Records for the exercise —

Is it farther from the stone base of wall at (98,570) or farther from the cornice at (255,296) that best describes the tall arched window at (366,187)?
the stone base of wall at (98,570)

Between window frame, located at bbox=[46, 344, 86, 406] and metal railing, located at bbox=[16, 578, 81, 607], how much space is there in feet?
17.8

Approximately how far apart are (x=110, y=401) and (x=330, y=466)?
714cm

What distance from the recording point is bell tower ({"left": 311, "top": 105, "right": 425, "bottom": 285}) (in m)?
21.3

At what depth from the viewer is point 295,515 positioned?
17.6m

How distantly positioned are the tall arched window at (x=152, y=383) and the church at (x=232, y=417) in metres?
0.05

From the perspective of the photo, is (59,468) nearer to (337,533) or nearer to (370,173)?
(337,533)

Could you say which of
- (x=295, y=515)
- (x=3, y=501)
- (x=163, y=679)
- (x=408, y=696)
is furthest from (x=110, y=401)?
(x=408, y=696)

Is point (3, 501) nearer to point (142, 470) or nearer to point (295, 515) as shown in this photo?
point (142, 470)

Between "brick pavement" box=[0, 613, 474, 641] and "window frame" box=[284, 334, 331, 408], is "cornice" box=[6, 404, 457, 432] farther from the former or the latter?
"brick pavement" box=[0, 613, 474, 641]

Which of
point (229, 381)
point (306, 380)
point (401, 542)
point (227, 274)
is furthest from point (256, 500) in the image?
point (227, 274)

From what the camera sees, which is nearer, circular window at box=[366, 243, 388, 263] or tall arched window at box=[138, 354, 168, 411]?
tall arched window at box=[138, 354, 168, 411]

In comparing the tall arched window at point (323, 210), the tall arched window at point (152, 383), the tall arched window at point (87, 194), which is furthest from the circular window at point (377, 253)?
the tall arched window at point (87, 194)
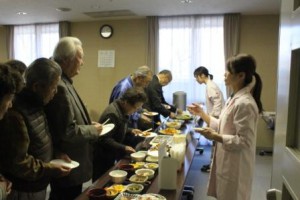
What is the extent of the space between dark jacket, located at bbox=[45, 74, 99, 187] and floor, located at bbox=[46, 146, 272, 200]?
1498mm

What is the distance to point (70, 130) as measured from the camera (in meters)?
1.59

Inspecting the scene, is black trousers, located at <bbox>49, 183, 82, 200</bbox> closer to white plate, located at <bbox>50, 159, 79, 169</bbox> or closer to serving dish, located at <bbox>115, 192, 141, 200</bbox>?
white plate, located at <bbox>50, 159, 79, 169</bbox>

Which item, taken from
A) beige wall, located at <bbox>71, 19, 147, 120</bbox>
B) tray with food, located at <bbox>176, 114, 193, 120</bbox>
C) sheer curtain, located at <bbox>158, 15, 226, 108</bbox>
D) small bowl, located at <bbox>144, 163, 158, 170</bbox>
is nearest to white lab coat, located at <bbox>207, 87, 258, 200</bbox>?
small bowl, located at <bbox>144, 163, 158, 170</bbox>

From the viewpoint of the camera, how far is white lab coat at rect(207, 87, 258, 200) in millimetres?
1628

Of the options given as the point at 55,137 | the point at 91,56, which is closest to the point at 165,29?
the point at 91,56

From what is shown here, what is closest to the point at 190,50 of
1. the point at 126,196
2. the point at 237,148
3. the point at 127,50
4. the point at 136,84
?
the point at 127,50

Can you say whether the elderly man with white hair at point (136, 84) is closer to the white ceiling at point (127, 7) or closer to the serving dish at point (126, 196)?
the white ceiling at point (127, 7)

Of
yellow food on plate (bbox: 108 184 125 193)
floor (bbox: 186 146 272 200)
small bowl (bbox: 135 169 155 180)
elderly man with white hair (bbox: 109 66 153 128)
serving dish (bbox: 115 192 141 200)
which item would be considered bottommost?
floor (bbox: 186 146 272 200)

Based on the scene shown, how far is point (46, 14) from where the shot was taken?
5.05m

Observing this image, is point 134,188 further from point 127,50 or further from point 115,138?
point 127,50

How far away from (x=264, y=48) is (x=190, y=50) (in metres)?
1.34

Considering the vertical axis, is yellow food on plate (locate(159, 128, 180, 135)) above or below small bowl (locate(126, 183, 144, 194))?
above

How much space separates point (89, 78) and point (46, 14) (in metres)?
1.53

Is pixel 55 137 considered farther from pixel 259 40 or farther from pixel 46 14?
pixel 259 40
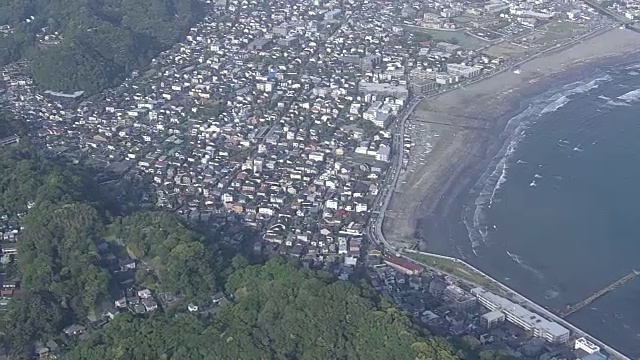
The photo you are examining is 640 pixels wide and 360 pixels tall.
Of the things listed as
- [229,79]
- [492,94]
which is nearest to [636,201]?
[492,94]

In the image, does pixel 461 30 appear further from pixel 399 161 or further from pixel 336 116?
pixel 399 161

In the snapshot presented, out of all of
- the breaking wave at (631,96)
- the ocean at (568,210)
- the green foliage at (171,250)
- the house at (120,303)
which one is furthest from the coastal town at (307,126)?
the breaking wave at (631,96)

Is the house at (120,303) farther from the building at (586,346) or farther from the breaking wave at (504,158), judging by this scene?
the building at (586,346)

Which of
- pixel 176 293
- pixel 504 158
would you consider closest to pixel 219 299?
→ pixel 176 293

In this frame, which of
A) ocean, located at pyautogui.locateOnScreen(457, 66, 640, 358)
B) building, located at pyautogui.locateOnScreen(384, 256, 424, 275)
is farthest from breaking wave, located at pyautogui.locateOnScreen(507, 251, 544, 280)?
building, located at pyautogui.locateOnScreen(384, 256, 424, 275)

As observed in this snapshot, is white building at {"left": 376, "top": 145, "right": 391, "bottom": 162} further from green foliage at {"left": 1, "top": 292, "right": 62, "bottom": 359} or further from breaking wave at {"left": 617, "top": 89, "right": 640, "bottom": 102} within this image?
green foliage at {"left": 1, "top": 292, "right": 62, "bottom": 359}

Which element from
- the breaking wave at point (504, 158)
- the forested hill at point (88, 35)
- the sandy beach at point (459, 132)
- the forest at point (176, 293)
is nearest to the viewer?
the forest at point (176, 293)

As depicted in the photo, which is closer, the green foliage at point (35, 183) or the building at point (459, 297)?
the building at point (459, 297)
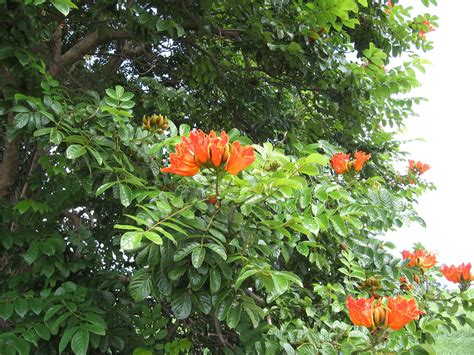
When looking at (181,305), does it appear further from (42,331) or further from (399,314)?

Aim — Rewrite all the rows above, replacing "bell tower" with "steeple" and changing nothing else. Omit the pictures from your answer.

Written solution —
Is it farther from the stone base of wall at (98,570) or farther from the cornice at (255,296) that best describes the tall arched window at (366,187)?
the stone base of wall at (98,570)

Between window frame, located at bbox=[46, 344, 86, 406] and metal railing, located at bbox=[16, 578, 81, 607], how much space is there in feet?
17.8

Approximately how far apart are (x=110, y=401) and (x=330, y=466)?
714cm

What distance from the recording point is steeple ({"left": 311, "top": 105, "right": 425, "bottom": 285}) (in m)?
21.3

At what depth from the viewer is point 295,515 positioned?
17.6m

How distantly positioned are the tall arched window at (x=152, y=383) and the church at (x=232, y=417) in metres?
0.05

From the perspective of the photo, is (59,468) nearer to (337,533) or nearer to (370,173)?
(337,533)

Could you say which of
- (x=295, y=515)
- (x=3, y=501)
- (x=163, y=679)
- (x=408, y=696)
is furthest from (x=110, y=401)?
(x=408, y=696)

Is point (3, 501) nearer to point (142, 470) or nearer to point (295, 515) as shown in this photo?
point (142, 470)

Between "brick pavement" box=[0, 613, 474, 641] and "window frame" box=[284, 334, 331, 408], is "cornice" box=[6, 404, 457, 432] farther from the former or the latter?
"brick pavement" box=[0, 613, 474, 641]

Which of
point (229, 381)
point (306, 380)
point (401, 542)
point (227, 274)
is furthest from point (256, 500) in the image?
point (227, 274)

From what the camera sees, which is nearer, circular window at box=[366, 243, 388, 263] or tall arched window at box=[138, 354, 168, 411]?
tall arched window at box=[138, 354, 168, 411]

In comparing the tall arched window at point (323, 210), the tall arched window at point (152, 383), the tall arched window at point (87, 194), which is furthest from the circular window at point (377, 253)?
the tall arched window at point (87, 194)
What is the extent of the space between dark jacket, located at bbox=[45, 74, 99, 187] and floor, located at bbox=[46, 146, 272, 200]?
1498mm

What is the distance to point (70, 130) as measured from the camera (in meters)?
1.59

Inspecting the scene, is black trousers, located at <bbox>49, 183, 82, 200</bbox> closer to white plate, located at <bbox>50, 159, 79, 169</bbox> or closer to serving dish, located at <bbox>115, 192, 141, 200</bbox>?
white plate, located at <bbox>50, 159, 79, 169</bbox>

Which item, taken from
A) beige wall, located at <bbox>71, 19, 147, 120</bbox>
B) tray with food, located at <bbox>176, 114, 193, 120</bbox>
C) sheer curtain, located at <bbox>158, 15, 226, 108</bbox>
D) small bowl, located at <bbox>144, 163, 158, 170</bbox>
is nearest to white lab coat, located at <bbox>207, 87, 258, 200</bbox>?
small bowl, located at <bbox>144, 163, 158, 170</bbox>

From the viewpoint of the camera, how far is white lab coat at rect(207, 87, 258, 200) in millimetres?
1628

Of the options given as the point at 55,137 | the point at 91,56, which is closest to the point at 165,29?
the point at 91,56

From what is shown here, what is closest to the point at 190,50 of
1. the point at 126,196
2. the point at 237,148
3. the point at 127,50
4. the point at 136,84
?
the point at 127,50

Can you say whether the elderly man with white hair at point (136, 84) is closer to the white ceiling at point (127, 7) or closer to the serving dish at point (126, 196)?
the white ceiling at point (127, 7)

Of
yellow food on plate (bbox: 108 184 125 193)
floor (bbox: 186 146 272 200)
small bowl (bbox: 135 169 155 180)
elderly man with white hair (bbox: 109 66 153 128)
serving dish (bbox: 115 192 141 200)
which item would be considered bottommost?
floor (bbox: 186 146 272 200)

Based on the scene shown, how far is point (46, 14) from where the shot was taken?
5.05m

Observing this image, is point 134,188 further from point 127,50 or further from point 115,138?
point 127,50

How far away from (x=264, y=48) is (x=190, y=50) (in metres)?
1.34

Considering the vertical axis, is yellow food on plate (locate(159, 128, 180, 135)) above or below small bowl (locate(126, 183, 144, 194))?
above

How much space separates point (89, 78) and point (46, 14) (in metres)?
1.53

Is pixel 55 137 considered farther from pixel 259 40 or farther from pixel 46 14?
pixel 259 40
The photo you are examining is 640 pixels wide and 360 pixels tall.
Of the things listed as
- [229,79]
- [492,94]
which is nearest to [636,201]?
[492,94]

In the image, does pixel 461 30 appear further from pixel 399 161 or further from pixel 336 116?
pixel 399 161

In the snapshot presented, out of all of
- the breaking wave at (631,96)
- the ocean at (568,210)
- the green foliage at (171,250)
- the house at (120,303)
which one is furthest from the coastal town at (307,126)?
the breaking wave at (631,96)

Is the house at (120,303) farther from the building at (586,346) or farther from the breaking wave at (504,158), judging by this scene?
the building at (586,346)

Which of
- pixel 176 293
- pixel 504 158
would you consider closest to pixel 219 299?
→ pixel 176 293

In this frame, which of
A) ocean, located at pyautogui.locateOnScreen(457, 66, 640, 358)
B) building, located at pyautogui.locateOnScreen(384, 256, 424, 275)
is farthest from breaking wave, located at pyautogui.locateOnScreen(507, 251, 544, 280)?
building, located at pyautogui.locateOnScreen(384, 256, 424, 275)

As observed in this snapshot, is white building at {"left": 376, "top": 145, "right": 391, "bottom": 162} further from green foliage at {"left": 1, "top": 292, "right": 62, "bottom": 359} or further from breaking wave at {"left": 617, "top": 89, "right": 640, "bottom": 102} within this image?
green foliage at {"left": 1, "top": 292, "right": 62, "bottom": 359}

Which element from
- the breaking wave at point (504, 158)
- the forested hill at point (88, 35)
- the sandy beach at point (459, 132)
- the forest at point (176, 293)
is nearest to the viewer?
the forest at point (176, 293)

As depicted in the photo, which is closer, the green foliage at point (35, 183) or the building at point (459, 297)?
the building at point (459, 297)
When looking at (181,305), does it appear further from (42,331) or further from (399,314)?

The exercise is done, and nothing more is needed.